Miguel se puso muy serio brevemente y luego estalló en carcajadas.

– ¡Acabáramos! -dijo-. ¡Nada menos que El Ángel Negro, condenación!

– Si no quieres perderlo, olvídate del chico.

El rostro de Miguel fue todo concentración. No dijo nada y se encaminó a la puerta. Se miraban unos a otros preguntándose si el aguerrido español había desistido. Y Depardier se ufanó ante ellos… hasta que se oyó:

– ¡Empecemos, no tengo toda la noche!

Adrien se abalanzó hacia la puerta y todos los demás lo siguieron a una.

– ¡Luces aquí! -pidió Boullant.

Sus criados se afanaron en distribuir antorchas por el patio, que en poco tiempo quedó tan iluminado como el salón. Los dos rivales se estudiaban en silencio. El resto formó un círculo en torno a ellos y, antes de que comenzara el duelo, ya habían tomado partido por uno u otro y empezaron a jalearlos. A Depardier lo apoyaba su hombre de confianza y el segundo de a bordo del portugués. Los demás animaban al español. Salvo François, al que no le gustaba meterse en las refriegas de sus capitanes. Ledoux, sin embargo, ardía en deseos de ver a Adrien ensartado.

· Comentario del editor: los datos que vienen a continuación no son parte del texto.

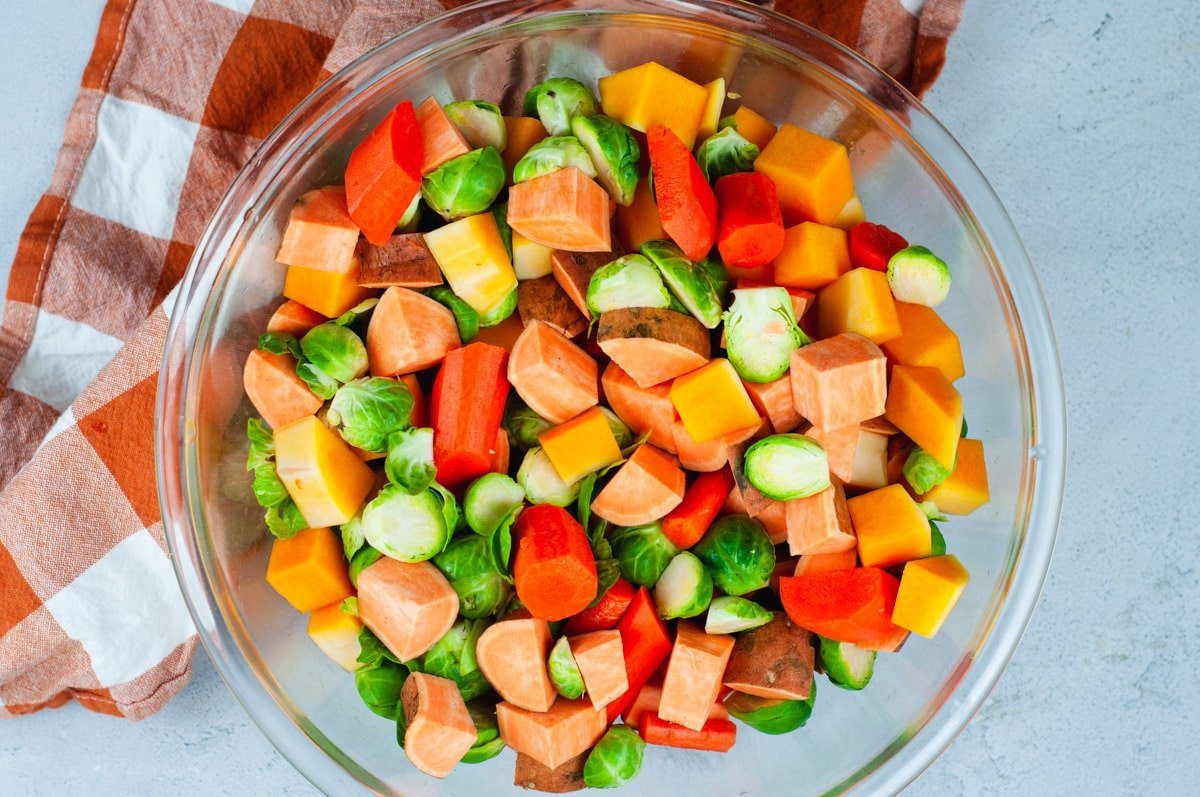 Diced and uncooked sweet potato, brussel sprouts, butternut squash and carrots in a large glass bowl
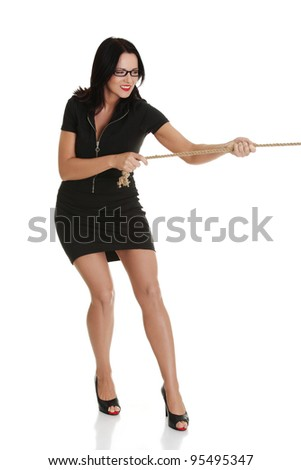Businesswoman pulling on a long piece of rope, isolated on white background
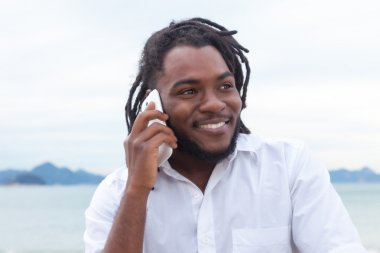 African american guy with dreadlocks and white shirt at phone
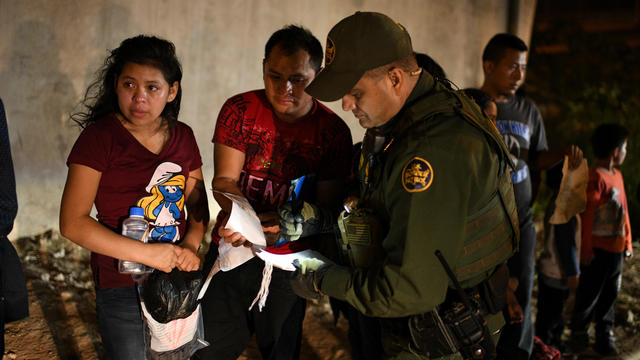 Migrant families turn themselves in to U.S. Border Patrol to seek asylum following an illegal crossing of the Rio Grande in Hidalgo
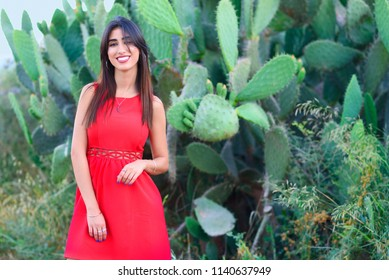 a47498d783 Happy smiling brunette young woman standing in cacti park wearing fashioned  red dress.Stylish trendy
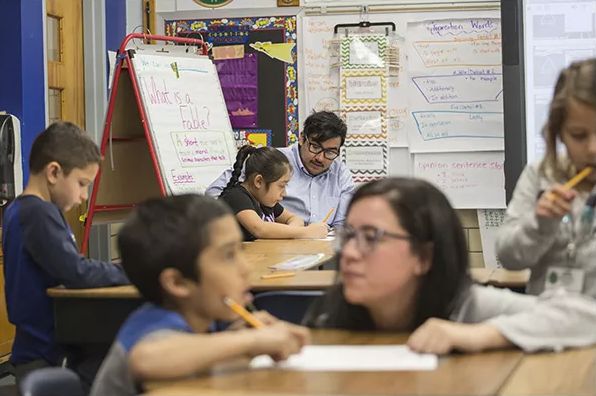 Nineteen-year-old Angel Magana, seated in the rear of the classroom, is in a Denver teacher-residency program that allows him to work as a paid paraprofessional while working toward his teaching degree. —Nathan W. Armes for Education Week
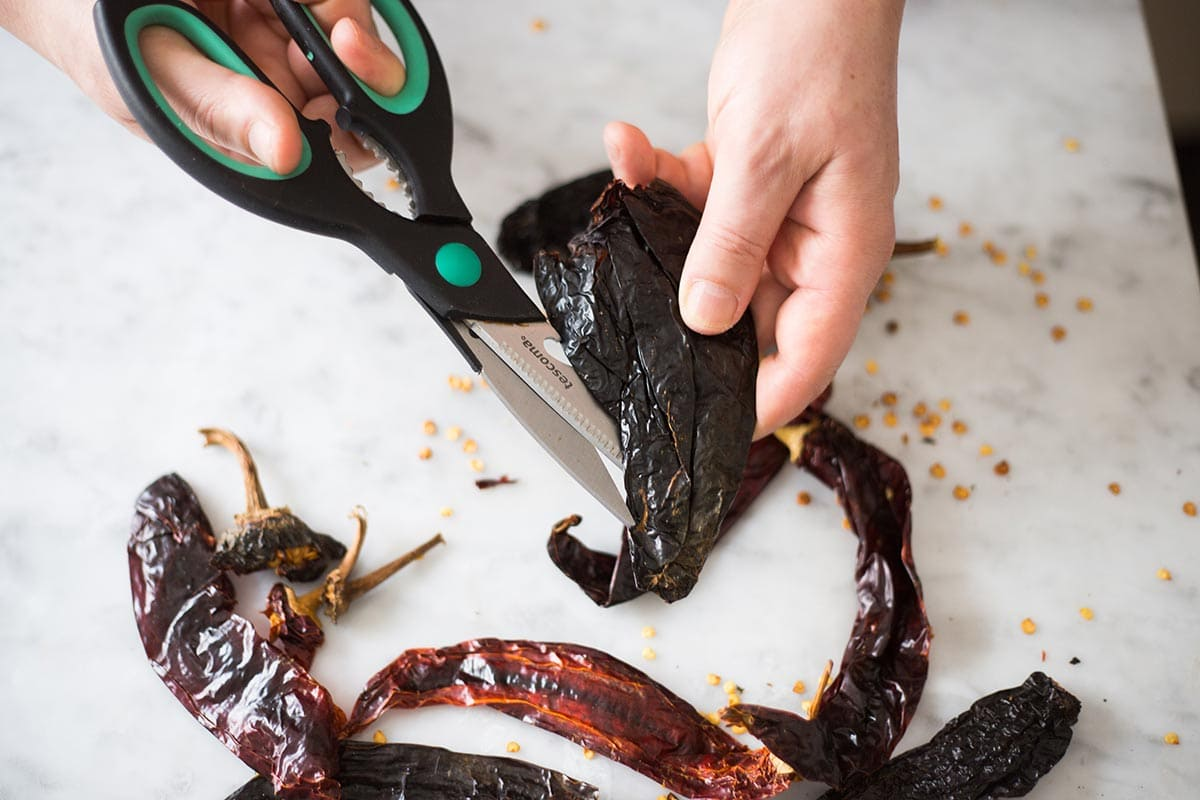 Cutting Mexican chilies with scissors.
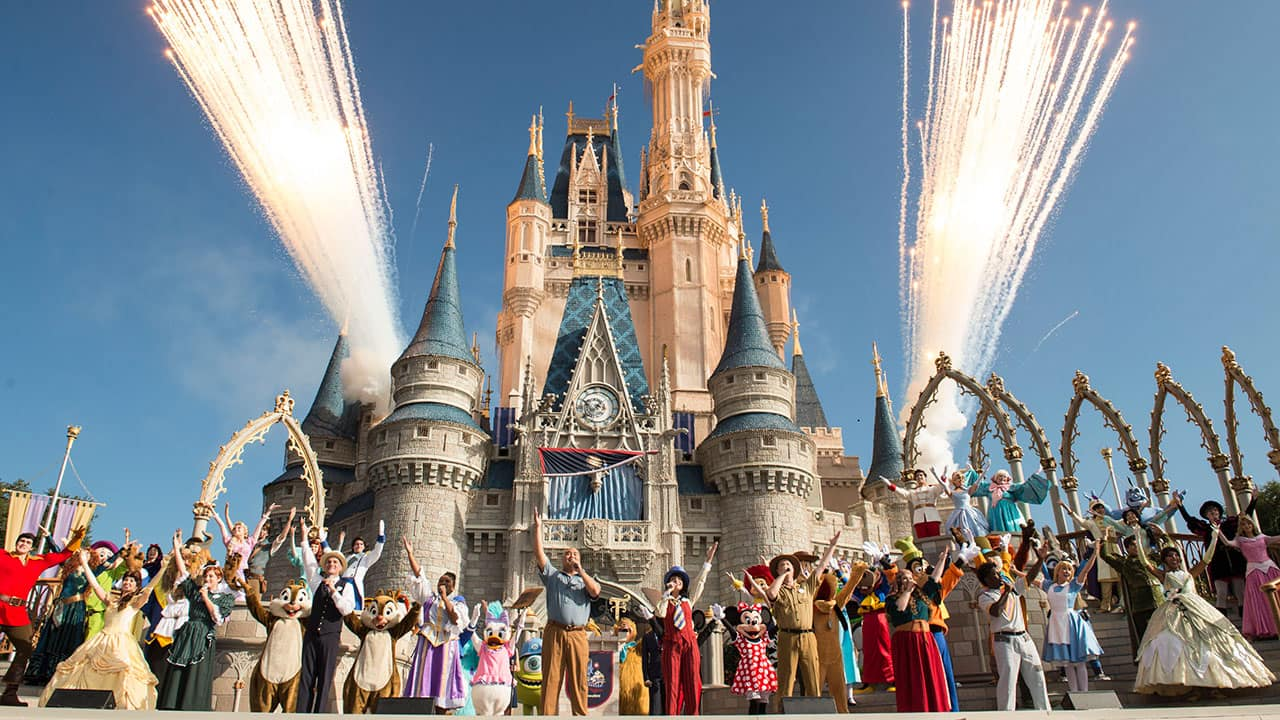 """Walt Disney World President George A. Kalogridis, surrounded by a flurry of beloved Disney characters, addresses Magic Kingdom Park guests during the 45th anniversary of Walt Disney World, Saturday, Oct. 1, 2016. The celebration hit a high note with a special live arrangement of """"When You Wish Upon a Star,"""" underscored by a burst of pyro magic and colorful streamers shot high above the Kingdom. (David Roark, photographer)"""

Algo apartado del corrillo, pero con una visión perfecta debido a su elevada estatura, un hombretón fornido y hosco que apenas había abierto la boca desde que pisaron la hacienda pasó un brazo sobre los hombros del niño y lo mantuvo a su costado. Armand Briset, contramaestre y lugarteniente de Miguel, estaba seguro de quién iba a ser el ganador de aquella pelea. La criatura se pegó más a él cuando se escuchó el siseo de los sables al salir de sus fundas, y el hombre le revolvió el sucio cabello.

– No te preocupes, hijo. Si el capitán no acaba con ese cerdo, lo haré yo.

Los contrincantes tomaron posiciones. Se midieron moviéndose en círculos y luego los aceros chocaron.

Agarrado a los faldones de la chaqueta de Briset, el muchacho asistía al combate con los ojos muy abiertos. El francés se movía con maestría, pero era algo lento, su cuerpo macizo lo ralentizaba. Sin embargo, el otro, el que vestía de negro y se estaba batiendo por él, era ágil y se mostraba seguro de sí mismo. Armand también veía los movimientos felinos de su capitán. Era como ver a un gato jugando con un ratón. Atacaba y retrocedía, lanzaba un mandoble a la derecha y otro a la izquierda, luego arriba, abajo, de nuevo arriba…

En cada golpe, saltaban chispas. Sus seguidores los animaban, pero ninguno de los dos rivales parecía escucharlos, concentrados como estaban en su contrario.

Depardier lanzó un golpe terrorífico y Miguel lo paró a duras penas. La fuerza del mandoble hizo que éste resbalara sobre las baldosas del patio y entonces el francés atacó con más brío, seguro ya de tener su alma en el filo del sable y, lo que era mejor, El Ángel Negro. Pero erró, porque el español no sólo se recuperó en un segundo sino que contestó a su lance con una serie de golpes en aspa que lo obligaron a retroceder.